• _PROBLEM DESCRIPTION_:
Those lines of the records that contain "true" are to be located and copied.

• _INFORMATION_:
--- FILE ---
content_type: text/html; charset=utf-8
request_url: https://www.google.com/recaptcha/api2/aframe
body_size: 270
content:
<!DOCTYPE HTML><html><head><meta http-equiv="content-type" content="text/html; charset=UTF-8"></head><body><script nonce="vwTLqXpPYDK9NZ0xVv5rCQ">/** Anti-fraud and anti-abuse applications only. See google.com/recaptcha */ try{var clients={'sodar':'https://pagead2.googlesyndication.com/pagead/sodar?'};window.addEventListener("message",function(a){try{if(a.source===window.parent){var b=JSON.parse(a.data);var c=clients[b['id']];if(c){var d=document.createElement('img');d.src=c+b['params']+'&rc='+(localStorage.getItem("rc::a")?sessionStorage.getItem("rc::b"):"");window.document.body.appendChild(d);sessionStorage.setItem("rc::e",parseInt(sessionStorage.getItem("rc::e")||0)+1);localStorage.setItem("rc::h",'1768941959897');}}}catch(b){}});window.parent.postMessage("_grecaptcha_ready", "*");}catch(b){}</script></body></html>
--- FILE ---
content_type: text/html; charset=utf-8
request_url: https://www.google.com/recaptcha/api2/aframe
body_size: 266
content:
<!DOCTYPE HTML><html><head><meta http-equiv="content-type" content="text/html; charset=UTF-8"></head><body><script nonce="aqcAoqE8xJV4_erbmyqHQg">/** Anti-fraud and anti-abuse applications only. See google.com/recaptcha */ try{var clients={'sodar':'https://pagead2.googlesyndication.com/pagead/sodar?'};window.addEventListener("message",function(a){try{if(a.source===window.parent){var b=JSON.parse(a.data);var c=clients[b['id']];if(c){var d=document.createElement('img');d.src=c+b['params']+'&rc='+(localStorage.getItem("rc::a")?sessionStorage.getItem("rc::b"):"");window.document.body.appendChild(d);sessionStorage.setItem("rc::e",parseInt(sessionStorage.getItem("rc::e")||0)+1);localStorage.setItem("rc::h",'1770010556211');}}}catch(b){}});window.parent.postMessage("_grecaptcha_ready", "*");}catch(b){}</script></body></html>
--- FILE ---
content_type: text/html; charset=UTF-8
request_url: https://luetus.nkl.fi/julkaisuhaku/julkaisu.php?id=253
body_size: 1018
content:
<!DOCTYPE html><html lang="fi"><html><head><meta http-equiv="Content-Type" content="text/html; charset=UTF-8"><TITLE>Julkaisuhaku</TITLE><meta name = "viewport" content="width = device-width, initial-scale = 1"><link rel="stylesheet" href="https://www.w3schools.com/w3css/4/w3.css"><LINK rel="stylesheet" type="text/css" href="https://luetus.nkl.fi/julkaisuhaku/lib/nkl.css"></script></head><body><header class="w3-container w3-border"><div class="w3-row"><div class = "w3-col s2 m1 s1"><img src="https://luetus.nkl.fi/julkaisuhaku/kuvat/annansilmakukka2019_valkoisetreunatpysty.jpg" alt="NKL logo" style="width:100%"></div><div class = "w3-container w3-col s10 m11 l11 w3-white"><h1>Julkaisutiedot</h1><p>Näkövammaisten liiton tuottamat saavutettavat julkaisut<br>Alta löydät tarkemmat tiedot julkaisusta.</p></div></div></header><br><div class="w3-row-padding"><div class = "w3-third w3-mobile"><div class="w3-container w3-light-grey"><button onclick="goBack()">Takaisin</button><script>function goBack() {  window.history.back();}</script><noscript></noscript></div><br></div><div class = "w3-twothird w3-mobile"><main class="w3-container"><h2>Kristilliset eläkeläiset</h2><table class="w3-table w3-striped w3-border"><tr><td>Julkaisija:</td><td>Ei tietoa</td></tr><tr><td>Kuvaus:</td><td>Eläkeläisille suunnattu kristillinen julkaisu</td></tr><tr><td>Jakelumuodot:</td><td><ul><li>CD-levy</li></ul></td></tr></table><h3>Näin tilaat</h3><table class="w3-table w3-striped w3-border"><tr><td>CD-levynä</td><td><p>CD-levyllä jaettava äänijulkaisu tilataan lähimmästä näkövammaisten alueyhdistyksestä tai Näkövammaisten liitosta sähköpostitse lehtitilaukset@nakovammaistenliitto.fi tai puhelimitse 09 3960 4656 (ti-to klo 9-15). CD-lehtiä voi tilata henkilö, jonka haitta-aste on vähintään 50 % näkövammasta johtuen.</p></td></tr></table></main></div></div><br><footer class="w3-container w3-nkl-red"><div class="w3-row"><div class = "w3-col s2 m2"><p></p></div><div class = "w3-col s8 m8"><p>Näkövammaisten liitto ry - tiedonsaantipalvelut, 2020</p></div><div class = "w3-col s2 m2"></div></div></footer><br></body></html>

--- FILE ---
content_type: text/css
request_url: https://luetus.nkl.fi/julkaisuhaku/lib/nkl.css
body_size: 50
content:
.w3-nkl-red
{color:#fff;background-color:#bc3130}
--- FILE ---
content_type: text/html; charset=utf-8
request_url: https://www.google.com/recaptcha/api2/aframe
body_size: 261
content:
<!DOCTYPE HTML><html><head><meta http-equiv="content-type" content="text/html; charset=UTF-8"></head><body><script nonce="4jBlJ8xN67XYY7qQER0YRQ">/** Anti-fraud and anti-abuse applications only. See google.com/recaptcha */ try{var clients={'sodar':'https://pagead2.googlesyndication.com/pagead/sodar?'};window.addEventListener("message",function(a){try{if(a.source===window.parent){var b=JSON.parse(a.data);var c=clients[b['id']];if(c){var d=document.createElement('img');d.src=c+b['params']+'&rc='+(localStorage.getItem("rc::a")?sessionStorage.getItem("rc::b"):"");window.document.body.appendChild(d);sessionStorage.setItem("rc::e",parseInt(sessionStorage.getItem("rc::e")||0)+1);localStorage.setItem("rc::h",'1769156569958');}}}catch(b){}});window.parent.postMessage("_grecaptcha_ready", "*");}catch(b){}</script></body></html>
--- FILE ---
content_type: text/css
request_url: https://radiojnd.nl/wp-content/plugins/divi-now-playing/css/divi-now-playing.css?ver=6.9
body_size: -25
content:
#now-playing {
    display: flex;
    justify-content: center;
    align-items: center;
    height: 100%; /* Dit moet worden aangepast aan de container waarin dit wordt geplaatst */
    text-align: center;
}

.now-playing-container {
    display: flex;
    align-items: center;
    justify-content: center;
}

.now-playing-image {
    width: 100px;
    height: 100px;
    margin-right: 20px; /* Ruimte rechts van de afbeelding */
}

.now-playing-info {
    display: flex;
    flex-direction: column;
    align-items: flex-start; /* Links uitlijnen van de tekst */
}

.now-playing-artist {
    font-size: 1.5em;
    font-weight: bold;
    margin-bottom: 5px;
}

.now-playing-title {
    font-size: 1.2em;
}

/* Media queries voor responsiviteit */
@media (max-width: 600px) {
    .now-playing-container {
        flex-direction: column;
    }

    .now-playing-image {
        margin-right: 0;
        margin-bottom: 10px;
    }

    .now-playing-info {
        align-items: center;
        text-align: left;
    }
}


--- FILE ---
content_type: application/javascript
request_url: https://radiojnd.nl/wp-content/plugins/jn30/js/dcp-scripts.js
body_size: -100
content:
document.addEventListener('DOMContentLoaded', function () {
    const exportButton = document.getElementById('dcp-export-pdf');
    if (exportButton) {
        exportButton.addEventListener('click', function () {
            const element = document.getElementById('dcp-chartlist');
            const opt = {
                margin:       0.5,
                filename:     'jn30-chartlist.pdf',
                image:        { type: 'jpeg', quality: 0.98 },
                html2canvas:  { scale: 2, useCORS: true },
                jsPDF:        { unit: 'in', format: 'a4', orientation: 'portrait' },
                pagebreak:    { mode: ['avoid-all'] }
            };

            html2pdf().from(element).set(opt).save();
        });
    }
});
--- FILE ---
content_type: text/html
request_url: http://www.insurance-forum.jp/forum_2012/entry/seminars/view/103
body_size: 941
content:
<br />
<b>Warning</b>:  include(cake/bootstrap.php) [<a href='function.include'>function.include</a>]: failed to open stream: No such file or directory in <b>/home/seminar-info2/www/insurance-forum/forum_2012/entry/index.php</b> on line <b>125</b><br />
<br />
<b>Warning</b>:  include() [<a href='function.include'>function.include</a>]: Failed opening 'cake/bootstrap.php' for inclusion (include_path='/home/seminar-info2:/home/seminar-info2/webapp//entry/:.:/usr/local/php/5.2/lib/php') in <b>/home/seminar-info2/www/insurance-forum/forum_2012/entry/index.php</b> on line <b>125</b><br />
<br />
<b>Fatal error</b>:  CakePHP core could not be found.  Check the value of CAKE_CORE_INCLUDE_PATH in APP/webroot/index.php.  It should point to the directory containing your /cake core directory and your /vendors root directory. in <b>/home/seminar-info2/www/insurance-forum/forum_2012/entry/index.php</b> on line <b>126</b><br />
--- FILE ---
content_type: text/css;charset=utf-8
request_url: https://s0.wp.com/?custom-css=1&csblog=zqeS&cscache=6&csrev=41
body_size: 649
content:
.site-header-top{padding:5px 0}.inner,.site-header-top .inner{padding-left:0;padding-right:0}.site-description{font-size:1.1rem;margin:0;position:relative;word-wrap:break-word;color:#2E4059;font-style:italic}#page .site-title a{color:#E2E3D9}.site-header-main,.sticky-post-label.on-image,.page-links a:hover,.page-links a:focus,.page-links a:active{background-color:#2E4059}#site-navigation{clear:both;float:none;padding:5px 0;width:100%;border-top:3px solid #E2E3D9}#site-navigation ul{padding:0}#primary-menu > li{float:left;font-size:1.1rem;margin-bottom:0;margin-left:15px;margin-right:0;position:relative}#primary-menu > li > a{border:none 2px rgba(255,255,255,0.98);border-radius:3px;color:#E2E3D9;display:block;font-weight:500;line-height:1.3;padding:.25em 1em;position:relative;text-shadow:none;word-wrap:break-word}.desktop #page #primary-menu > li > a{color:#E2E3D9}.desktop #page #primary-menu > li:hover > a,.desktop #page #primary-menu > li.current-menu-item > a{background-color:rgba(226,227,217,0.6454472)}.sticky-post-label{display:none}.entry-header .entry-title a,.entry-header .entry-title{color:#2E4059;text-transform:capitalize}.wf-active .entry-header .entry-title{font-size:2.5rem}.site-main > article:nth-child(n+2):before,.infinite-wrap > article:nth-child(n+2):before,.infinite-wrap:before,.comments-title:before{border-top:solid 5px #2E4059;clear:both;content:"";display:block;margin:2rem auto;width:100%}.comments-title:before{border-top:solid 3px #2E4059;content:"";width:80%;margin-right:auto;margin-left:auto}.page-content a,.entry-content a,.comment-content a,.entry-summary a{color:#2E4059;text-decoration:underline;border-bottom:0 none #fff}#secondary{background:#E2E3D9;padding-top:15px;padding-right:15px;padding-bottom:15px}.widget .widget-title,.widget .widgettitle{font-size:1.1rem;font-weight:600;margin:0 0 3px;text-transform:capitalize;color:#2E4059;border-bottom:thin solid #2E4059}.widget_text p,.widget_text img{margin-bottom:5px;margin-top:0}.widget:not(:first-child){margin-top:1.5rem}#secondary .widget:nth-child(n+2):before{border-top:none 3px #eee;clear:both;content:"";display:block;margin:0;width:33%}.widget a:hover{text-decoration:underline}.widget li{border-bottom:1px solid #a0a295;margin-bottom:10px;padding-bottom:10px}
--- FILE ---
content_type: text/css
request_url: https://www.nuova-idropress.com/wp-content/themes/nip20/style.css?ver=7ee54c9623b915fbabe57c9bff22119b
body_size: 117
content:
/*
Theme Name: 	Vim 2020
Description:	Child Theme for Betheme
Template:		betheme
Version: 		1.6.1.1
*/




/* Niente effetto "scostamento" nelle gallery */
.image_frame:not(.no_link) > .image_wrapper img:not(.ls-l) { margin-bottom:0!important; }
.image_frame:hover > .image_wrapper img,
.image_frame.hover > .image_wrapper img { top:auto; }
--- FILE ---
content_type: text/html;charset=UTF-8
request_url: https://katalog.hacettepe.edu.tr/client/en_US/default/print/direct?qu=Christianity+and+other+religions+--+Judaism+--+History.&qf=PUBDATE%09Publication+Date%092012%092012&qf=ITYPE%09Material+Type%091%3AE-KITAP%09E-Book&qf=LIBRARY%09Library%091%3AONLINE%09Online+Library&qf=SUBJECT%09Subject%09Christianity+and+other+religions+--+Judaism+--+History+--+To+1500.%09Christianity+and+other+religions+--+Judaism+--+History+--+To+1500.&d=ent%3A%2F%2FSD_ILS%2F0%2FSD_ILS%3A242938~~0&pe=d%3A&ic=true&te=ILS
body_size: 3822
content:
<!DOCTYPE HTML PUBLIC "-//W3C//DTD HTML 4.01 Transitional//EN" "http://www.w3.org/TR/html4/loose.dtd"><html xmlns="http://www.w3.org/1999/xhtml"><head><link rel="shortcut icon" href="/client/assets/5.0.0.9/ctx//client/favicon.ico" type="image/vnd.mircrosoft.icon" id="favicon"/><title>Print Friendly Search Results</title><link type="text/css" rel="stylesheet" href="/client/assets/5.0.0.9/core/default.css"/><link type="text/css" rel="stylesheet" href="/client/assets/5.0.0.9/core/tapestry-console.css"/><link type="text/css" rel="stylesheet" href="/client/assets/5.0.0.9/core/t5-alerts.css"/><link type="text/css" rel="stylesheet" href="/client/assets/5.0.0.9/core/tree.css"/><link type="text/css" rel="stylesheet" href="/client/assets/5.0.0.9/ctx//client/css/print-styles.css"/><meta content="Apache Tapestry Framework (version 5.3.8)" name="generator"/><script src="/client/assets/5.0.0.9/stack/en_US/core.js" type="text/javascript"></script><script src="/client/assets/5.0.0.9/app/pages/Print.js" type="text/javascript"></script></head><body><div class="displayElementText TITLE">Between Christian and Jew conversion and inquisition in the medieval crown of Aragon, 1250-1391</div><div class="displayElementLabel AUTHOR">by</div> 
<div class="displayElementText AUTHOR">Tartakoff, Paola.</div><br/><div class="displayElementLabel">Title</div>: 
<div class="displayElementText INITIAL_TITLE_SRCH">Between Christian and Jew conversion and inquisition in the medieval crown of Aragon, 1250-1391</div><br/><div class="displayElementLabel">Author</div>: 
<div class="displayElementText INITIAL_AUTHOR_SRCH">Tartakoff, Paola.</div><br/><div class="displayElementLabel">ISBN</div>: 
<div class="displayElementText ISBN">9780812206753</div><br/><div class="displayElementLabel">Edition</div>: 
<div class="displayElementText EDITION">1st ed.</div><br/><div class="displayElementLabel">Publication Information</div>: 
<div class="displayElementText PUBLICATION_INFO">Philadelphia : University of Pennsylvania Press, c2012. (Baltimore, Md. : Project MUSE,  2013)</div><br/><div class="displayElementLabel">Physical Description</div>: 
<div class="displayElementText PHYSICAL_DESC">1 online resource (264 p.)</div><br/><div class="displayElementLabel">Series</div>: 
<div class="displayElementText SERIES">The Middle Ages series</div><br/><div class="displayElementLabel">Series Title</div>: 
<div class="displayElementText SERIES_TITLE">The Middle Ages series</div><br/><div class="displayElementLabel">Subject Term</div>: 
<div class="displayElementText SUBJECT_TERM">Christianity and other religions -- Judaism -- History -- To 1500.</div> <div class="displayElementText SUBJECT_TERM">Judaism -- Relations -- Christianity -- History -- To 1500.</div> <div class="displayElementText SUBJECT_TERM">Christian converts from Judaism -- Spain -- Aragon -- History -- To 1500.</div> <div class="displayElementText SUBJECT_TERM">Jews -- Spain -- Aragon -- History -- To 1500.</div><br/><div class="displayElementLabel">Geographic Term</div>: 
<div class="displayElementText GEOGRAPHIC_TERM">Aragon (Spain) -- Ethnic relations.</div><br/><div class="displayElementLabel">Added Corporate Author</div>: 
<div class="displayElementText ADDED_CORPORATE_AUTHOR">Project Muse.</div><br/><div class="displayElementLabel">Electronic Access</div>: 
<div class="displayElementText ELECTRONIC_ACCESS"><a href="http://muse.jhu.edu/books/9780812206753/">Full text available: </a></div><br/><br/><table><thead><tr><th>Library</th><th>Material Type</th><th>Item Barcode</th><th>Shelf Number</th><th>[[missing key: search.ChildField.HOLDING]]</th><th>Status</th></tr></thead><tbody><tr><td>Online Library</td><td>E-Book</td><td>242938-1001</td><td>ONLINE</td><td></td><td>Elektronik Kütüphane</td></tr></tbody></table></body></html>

• _RESULT OF THE EXERCISE_:
                html2canvas:  { scale: 2, useCORS: true },
request_url: https://katalog.hacettepe.edu.tr/client/en_US/default/print/direct?qu=Christianity+and+other+religions+--+Judaism+--+History.&qf=PUBDATE%09Publication+Date%092012%092012&qf=ITYPE%09Material+Type%091%3AE-KITAP%09E-Book&qf=LIBRARY%09Library%091%3AONLINE%09Online+Library&qf=SUBJECT%09Subject%09Christianity+and+other+religions+--+Judaism+--+History+--+To+1500.%09Christianity+and+other+religions+--+Judaism+--+History+--+To+1500.&d=ent%3A%2F%2FSD_ILS%2F0%2FSD_ILS%3A242938~~0&pe=d%3A&ic=true&te=ILS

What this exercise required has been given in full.